The photo above is an example of a so-called “wooly snake”, Pseudoserpente canuckistanensis. As you may have already guessed, in spite of its legless condition Pseudoserpente is not a snake, but is in fact a mammal, albeit one with an interesting history.
The skeleton of Pseudoserpente reveals its true relationships; it is a member of the Mustelidae, the carnivore family that includes ferrets and weasels. But remarkably, the wooly snakes have lost all traces of both the anterior and posterior limbs, even including the pelvis and the shoulder girdle. In this respect, they are more completely legless than even the boas, which retain pelvic remnants.
This seems to be an adaptation to the wooly snakes’ challenging habitat; they only live in a narrow swath of land across Canada and Alaska, at the margin of the permafrost. During the summer this area becomes a marsh, and movement is difficult. Pseudoserpente is able to crawl through these areas at an amazing rate of speed using body undulations, with no legs or claws to get entangled in vegetation. While they are capable of swimming (as with the captive example below), wooly snakes don’t typically enter open water or dry land; they stick to inaccessible marshes (which is why they’re spotted so rarely).
The other unique Pseudoserpente character is the shape of its teeth, specifically the carnassials. In Pseudoserpente the medial sides of the lower carnassials (the first lower molars) have numerous long flexible dentine fibers that reach all the way to the midline of the mouth, meeting the fibers from the corresponding tooth on the other side of the jaw to form a dentine net.
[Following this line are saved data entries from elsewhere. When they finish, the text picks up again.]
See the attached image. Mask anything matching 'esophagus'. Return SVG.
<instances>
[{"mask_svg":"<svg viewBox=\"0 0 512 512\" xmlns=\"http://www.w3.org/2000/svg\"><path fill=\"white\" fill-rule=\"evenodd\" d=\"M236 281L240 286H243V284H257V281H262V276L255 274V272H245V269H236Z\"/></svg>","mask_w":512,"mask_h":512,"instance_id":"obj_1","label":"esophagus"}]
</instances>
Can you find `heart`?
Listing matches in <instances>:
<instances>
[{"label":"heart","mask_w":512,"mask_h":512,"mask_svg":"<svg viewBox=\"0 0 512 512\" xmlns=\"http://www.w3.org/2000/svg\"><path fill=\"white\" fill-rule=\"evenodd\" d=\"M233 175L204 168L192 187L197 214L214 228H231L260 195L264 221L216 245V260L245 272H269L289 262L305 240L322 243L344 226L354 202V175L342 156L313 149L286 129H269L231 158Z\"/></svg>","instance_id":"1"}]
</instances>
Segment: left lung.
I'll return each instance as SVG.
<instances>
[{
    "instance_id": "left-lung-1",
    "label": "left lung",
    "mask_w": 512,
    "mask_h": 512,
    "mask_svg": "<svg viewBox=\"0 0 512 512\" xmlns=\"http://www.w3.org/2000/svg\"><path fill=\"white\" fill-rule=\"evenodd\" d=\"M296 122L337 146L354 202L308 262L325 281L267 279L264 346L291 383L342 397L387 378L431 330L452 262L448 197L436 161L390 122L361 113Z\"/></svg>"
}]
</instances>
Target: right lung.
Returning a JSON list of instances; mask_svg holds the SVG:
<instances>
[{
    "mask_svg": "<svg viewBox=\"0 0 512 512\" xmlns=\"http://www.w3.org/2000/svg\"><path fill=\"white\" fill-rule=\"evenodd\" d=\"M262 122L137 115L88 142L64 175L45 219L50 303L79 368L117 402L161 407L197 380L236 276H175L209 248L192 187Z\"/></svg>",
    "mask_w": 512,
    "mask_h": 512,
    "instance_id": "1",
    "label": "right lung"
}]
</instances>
Wooly snakes are filter feeders; they crawl through pools in the marsh with their mouths open, trapping mosquito larvae in the tooth mesh. They also take in a lot of plant material, which is not digested; Pseudoserpente droppings were originally thought to be from an herbivore.
Wooly snakes are major predators of mosquitos. In areas where the Pseudoserpente population has declined, caribou populations have also dropped; the caribou are literally sucked dry by the vast numbers of mosquitos when wooly snakes aren’t present to keep the population in check. It’s actually possible to roughly track the health of wooly snake populations from aircraft by looking for large numbers of dead caribou.
Even this is not the most remarkable Pseudoserpente feature. Notice the red eyes in the two live animal photos above; this is not a photographic “red-eye” effect. Wooly snake eyes actually emit focused near-infrared light (and far red, which is why we can see them glowing). As they crawl through the swamp, they ramp up their eyes’ infrared output to the point that the water is close to boiling (~95 C). The mosquito larvae filtered by wooly snakes are cooked before they are eaten! Incidentally, this was how Pseudoserpente droppings were first recognized; the plant material was cooked, unlike that from herbivores.
(Also incidentally, some folks have suggested that Pseudoserpente is responsible for the melting currently occurring in the Arctic permafrost, rather than anthropogenic causes. This is incorrect; even as hot as wooly snakes are, their total energy output is insignificant relative to the amount of heat necessary for observed permafrost melting.)
Modern Pseudoserpente were first described by French-Canadian naturalist Pierre Abruti d’Avril in 1818. The wooly snake fossil record only goes back to the late Pleistocene along the southern edge of the ice sheet; their fossils are known from North Dakota, Wisconsin, and Minnesota (a small relict population still lives in the Boundary Waters area along the Minnesota/Ontario border). Apparently all the older fossils of this lineage were scoured away during the Pleistocene glaciation.